Playing a sport (like basketball or soccer) 3 days a week.
Doing strength exercises (like body-weight circuits) 2 or 3 days a week, with rest days between.
Intensity
Intensity answers, “How hard am I working?” You can think of intensity levels like this:
Light: You are moving, but your heart is not beating much faster. You can talk and sing easily.
Moderate: Your heart beats faster. You can talk, but singing would be hard.
Vigorous: Your heart is beating a lot faster. You can maybe say a few words at a time, but not complete sentences without taking a breath.
For training your heart and lungs, you usually want moderate to vigorous intensity, at least some of the time. For muscular strength, intensity can mean using enough resistance that the last few repetitions feel challenging.
Time
Time means, “How long do I do this activity?” For cardiorespiratory endurance, many guidelines suggest a total of at least 60 minutes of physical activity each day, including play, sports, and PE. This can be broken into smaller parts, like 10–20 minutes at a time.
Examples:
Jogging for 20 minutes.
Doing a strength circuit for 15 minutes.
Playing a fast-paced game like tag or basketball for 20–30 minutes.
Type
Type answers, “What activity am I doing?” This is where specificity shows up again. The type you choose should match what you want to improve.
To improve flexibility: Static stretching, yoga, gentle dynamic stretches.
Putting FITT together: An example
Imagine your goal is to improve your cardiorespiratory endurance so you can run longer in PE and at recess. Here is one sample FITT plan:
Frequency: 4 days per week
Intensity: Moderate to vigorous (you can talk, but not sing)
Time: 20 minutes of continuous movement
Type: Jogging, brisk walking, or a mix of both
At first, you might do 2 minutes of jogging and 1 minute of walking, repeating this several times. As you follow the progression principle, you can slowly jog longer and walk less.
Figure 2: Simple FITT table with rows Frequency, Intensity, Time, Type and a filled-in example for improving cardio endurance in a 6th grader (e.g., 4 days/week, moderate-vigorous, 20 minutes, jogging/brisk walking)
As you get used to using FITT, it becomes easier to plan balanced workouts that follow overload, specificity, and progression all at once. 🏃♀️
Rest, Recovery, and Safety
Working hard is only one side of training. The other side is rest and safety. Your body gets stronger during rest, not while you are actually exercising.
Rest and recovery
Have at least 1 rest day between hard strength workouts for the same muscles.
Try to get enough sleep each night so your body can repair and grow.
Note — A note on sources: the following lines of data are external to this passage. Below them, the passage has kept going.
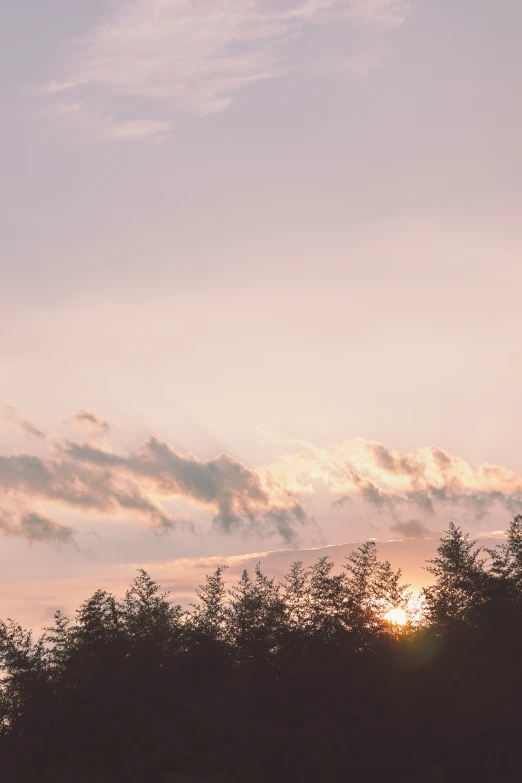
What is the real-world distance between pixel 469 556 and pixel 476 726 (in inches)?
1015

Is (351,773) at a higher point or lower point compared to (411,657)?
lower

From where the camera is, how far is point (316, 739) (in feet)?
200

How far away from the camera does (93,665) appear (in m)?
72.5

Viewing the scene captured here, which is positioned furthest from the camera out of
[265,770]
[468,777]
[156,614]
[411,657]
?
[156,614]

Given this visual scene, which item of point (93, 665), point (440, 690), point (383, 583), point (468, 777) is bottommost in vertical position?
point (468, 777)

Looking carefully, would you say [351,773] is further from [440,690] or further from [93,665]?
[93,665]

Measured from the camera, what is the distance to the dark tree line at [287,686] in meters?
59.8

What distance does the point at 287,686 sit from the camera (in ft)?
226

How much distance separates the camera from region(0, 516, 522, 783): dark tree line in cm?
5975

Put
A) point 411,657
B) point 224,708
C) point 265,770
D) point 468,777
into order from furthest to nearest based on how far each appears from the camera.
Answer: point 411,657 < point 224,708 < point 265,770 < point 468,777

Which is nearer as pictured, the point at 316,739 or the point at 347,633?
the point at 316,739

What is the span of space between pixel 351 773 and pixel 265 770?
667 centimetres

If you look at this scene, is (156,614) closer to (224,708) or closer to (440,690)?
(224,708)

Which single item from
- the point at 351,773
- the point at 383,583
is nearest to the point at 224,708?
the point at 351,773
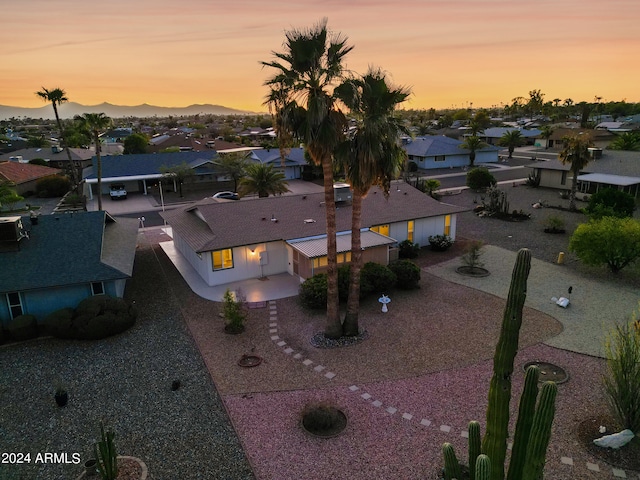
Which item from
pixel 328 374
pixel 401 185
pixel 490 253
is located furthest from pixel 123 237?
pixel 490 253

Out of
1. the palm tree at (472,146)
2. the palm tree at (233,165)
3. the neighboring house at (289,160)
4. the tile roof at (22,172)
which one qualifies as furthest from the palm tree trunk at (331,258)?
the palm tree at (472,146)

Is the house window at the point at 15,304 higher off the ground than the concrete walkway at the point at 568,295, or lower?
higher

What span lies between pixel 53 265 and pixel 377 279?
15107 millimetres

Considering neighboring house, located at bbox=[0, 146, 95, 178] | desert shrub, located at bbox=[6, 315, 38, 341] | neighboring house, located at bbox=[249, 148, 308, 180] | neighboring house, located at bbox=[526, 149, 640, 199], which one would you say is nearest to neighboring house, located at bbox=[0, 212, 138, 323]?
desert shrub, located at bbox=[6, 315, 38, 341]

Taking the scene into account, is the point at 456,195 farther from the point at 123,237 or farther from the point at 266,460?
the point at 266,460

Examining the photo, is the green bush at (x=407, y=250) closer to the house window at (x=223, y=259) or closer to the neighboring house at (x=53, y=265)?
the house window at (x=223, y=259)

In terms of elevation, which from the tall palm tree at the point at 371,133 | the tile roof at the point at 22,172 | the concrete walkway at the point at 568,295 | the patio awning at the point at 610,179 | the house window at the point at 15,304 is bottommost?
the concrete walkway at the point at 568,295

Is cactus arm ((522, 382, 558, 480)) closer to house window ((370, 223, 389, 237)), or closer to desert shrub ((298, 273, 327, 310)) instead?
desert shrub ((298, 273, 327, 310))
If a muscle is very sore, give it time to feel better before working it hard again.
Warm-up and cool-down
Warm-up: Start with 5–10 minutes of light movement (like easy jogging or marching) and gentle dynamic stretches. This slowly raises your heart rate and warms your muscles.
Cool-down: End your activity with a few minutes of slowed movement and then some gentle static stretches. This helps your body return to normal and can reduce stiffness.
Listening to your body
Some tiredness and mild muscle soreness after training can be normal.
Sharp pain, joint pain, or pain that gets worse is a warning sign to stop and rest.
Drink water before, during, and after activities, especially in hot weather.
When you combine hard work with smart rest and safety, training becomes something you can keep doing for many years.
Applying Training Principles to Everyday Life
Now that you know the main ideas—overload, specificity, progression, and FITT—you can use them to make better choices about how you move every day. 🌟
Example: Getting better at the mile run in PE
Specificity: Practice running or jogging, not just playing video games or lifting only your arms.
Overload: If you usually jog slowly for 8 minutes, try adding 1–2 more minutes, or include short bursts of faster running.
Progression: Increase your jogging time or speed a little each week, not all at once.
FITT: Plan to run 3 days a week (Frequency), at a moderate to vigorous pace (Intensity), for 15–20 minutes (Time), using jogging and short sprints (Type).
Example: Improving upper-body strength for push-ups
Specificity: Practice push-ups and other pushing exercises, like wall push-ups or chair dips.
Overload: Start with a number you can do with good form, then add 1–2 more repetitions over time.
Progression: Move from wall push-ups to knee push-ups, then to full push-ups as you get stronger.
FITT: Do strength exercises 2–3 days per week, with rest days between, at an intensity that makes the last few reps challenging.
Example: Becoming more flexible for dance or gymnastics
Specificity: Stretch the muscles you need most, like hamstrings, hip flexors, and shoulders.
Overload: Gently hold each stretch a bit longer, such as moving from 10 seconds to 20 seconds.
Progression: Over weeks, gradually increase how far you can move without pain and how long you hold each stretch.
FITT: Stretch most days of the week, at a comfortable intensity (a pull but not pain), holding each stretch for 15–30 seconds.
You can also use these principles to balance your week. For example, combine:
Cardio activities (walking, running, biking) on most days.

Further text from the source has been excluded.